Argumentos prós e contras não faltam. E eu fico me perguntando: E DAÍ?
Acho chato pra caramba que a maioria das coisas virem times de futebol. Não bastasse a encheção de saco da política (“A culpa não foi minha, eu votei no Aécio” dãããã), agora gostar de vinil significa renegar o CD. E curtir MP3 significa rechaçar todo o anacronismo dos bolachões. Torcidas organizadas pra todo lado. 
Acho que o meio - digital ou analógico - continua sendo meio. Transmitem sensações diferentes e, por isso mesmo, devem complementar-se (de preferência, que não se tornem o fim em si mesmos). É impossível botar o vinil pra tocar no carro, a caminho do trabalho. Na minha opinião, a ocasião é perfeita para uma playlist selecionada, diretamente do smartphone ou do pendrive. CDs foram feitos para carros! Igualzinho ao primeiro toca CD da minha família. O trajeto é curto, o tempo nem tão longo, a atenção precisa estar dividida... e dá pra ouvir só as faixas preferidas, se for o caso.

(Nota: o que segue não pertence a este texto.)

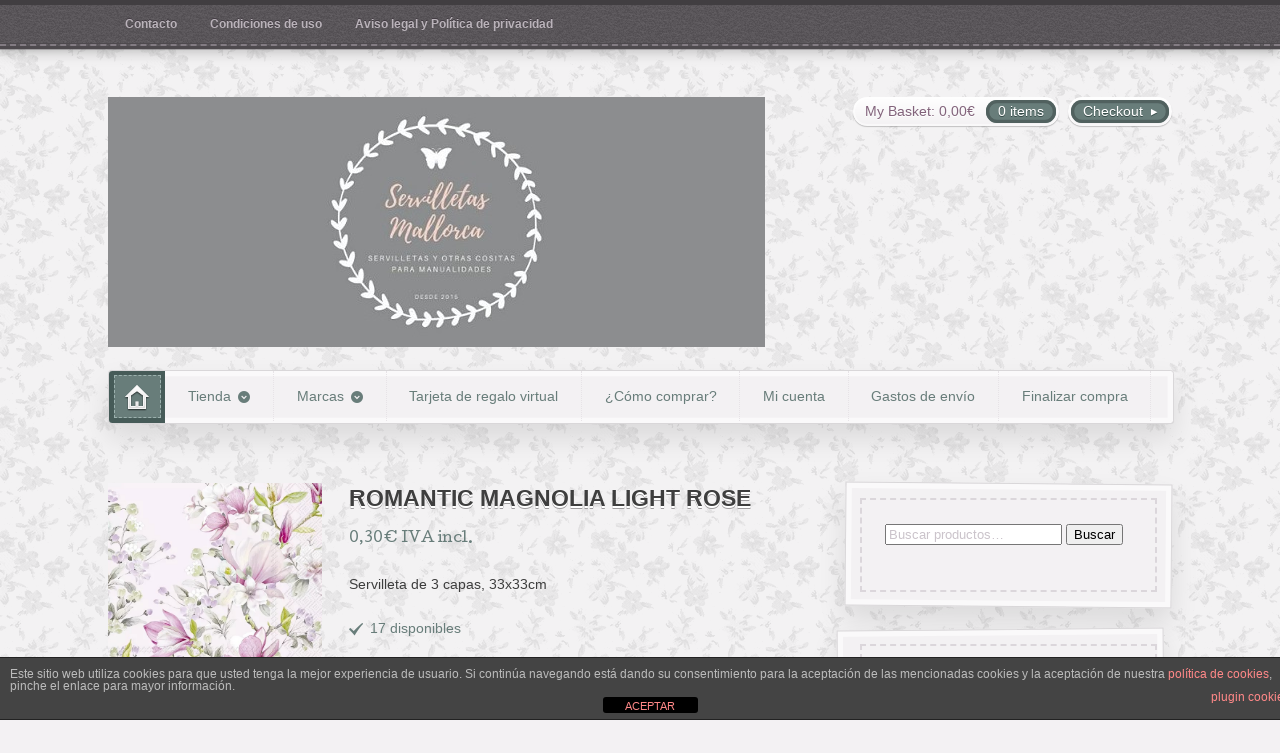

--- FILE ---
content_type: text/css
request_url: https://www.servilletasmallorca.com/wp-content/themes/artificer_child/style.css
body_size: 157
content:
/**
 * Theme Name: Artificer Child
 * Description: An Override ChildTHeme for Artificier
 * Theme URI: https://www.servilletasmallorca.com
 * Author: waldito
 * Author URI: http://waldito.com
 * Template: artificer
 * Version: 1.0.0
 * @package aa
 */

/* ----------------------------------------------------------------------------
 * Artificer does not correctly set child theme css after parent. 
 Artificer has a custom.css in the theme for override. Check that file.
 * ------------------------------------------------------------------------- */



--- FILE ---
content_type: text/css
request_url: https://www.servilletasmallorca.com/wp-content/themes/artificer/custom.css
body_size: 555
content:
/* 
WOO CUSTOM STYLESHEET
---------------------

Instructions:

Add your custom styles in this file instead of style.css so it 
is easier to update the theme. Simply copy an existing style 
from style.css to this file, and modify it to your liking. */


/* 
GLOBAL STYLES
----------------
Add styles beneath this line that you want to be applied across your entire site */

 body { font-family: Arial, sans-serif;color:#3E3E3E; }
.nav a { font-family: Arial, sans-serif;color:#3E3E3E; }
.page header h1 { font-family: Arial, sans-serif;color:#3E3E3E; }
.post header h1 { font-family: Arial, sans-serif;color:#3E3E3E; }
.post-meta { font-family: Arial, sans-serif;color:#3E3E3E; }
.entry, .entry p { font-family: Arial, sans-serif;color:#3E3E3E; } 
 h1, h2, h3, h4, h5, h6 { font-family: Arial, sans-serif;color:#3E3E3E; }
.widget h3 { font-family: Arial, sans-serif;color:#3E3E3E; }
.widget h3 { font-family: Arial, sans-serif;color:#3E3E3E; }

.orderby, .mobileMenu{
    padding: .53em .857em;
    border: 1px solid #c1bdc1;
    -webkit-border-radius: 0.236em;
    border-radius: 0.236em;
    -moz-background-clip: padding;
    -webkit-background-clip: padding-box;
    background-clip: padding-box;
    font-size: 1em;
    line-height: 1.618em;
    font-size: .857em;
    font-family: "Cutive", sans-serif;
    outline: none;
    -webkit-box-sizing: border-box;
    -moz-box-sizing: border-box;
    box-sizing: border-box;
    color: #766f76;
    box-shadow: 0 0 0.236em 0 #f2f2f2;
}




/* 
DESKTOP STYLES
-----------------
Add styles inside the media query below that you only want to be applied to the desktop layout of your site 
*/

@media only screen and (min-width: 768px) {


}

Por outro lado, o vinil traz a sensação de obra completa. É para ser ouvido sem pressa, sem a necessidade de pular de faixa - cada uma em seu lugar, com antecessoras e sucessoras. Olhando o encarte, acompanhando a letra… ou mesmo em estado de absoluta contemplação - do tempo, dos instrumentos musicais, da mixagem. Escutar "Muros e grades", do Engenheiros, é fenomenal. Mas sacar ela no contexto que é o "Várias Variáveis" faz a coisa mudar de panorama. O mesmo caso de "Division Bell", do Pink Floyd, com todas aquelas transições de faixas. O que não tira o prazer de ouvir "High Hopes" isoladamente, do primeiro ao último sino. Mas são prazeres diferentes.
Sim, até dá pra fazer isso com o CD também. Mas qual foi a última vez que você fez isso? E a questão aqui vai além do que seja “útil” ou “possível” fazer. Eu tô falando do quê que te dá prazer. Você prefere tomar vinho no copo americano, ou na taça de cristal? Aquele chopp fica melhor no copo plástico, ou na caneca gelada? 
Ainda tem toda uma discussão sobre os prós e contras do que o Steve Jobs fez com o mercado fonográfico, aquele lance de comprar músicas separadas faixa a faixa, a modernização do conceito de “singles”, as paradas musicais virtuais… E o vinil com isso. Mas isso é questão pra outra hora.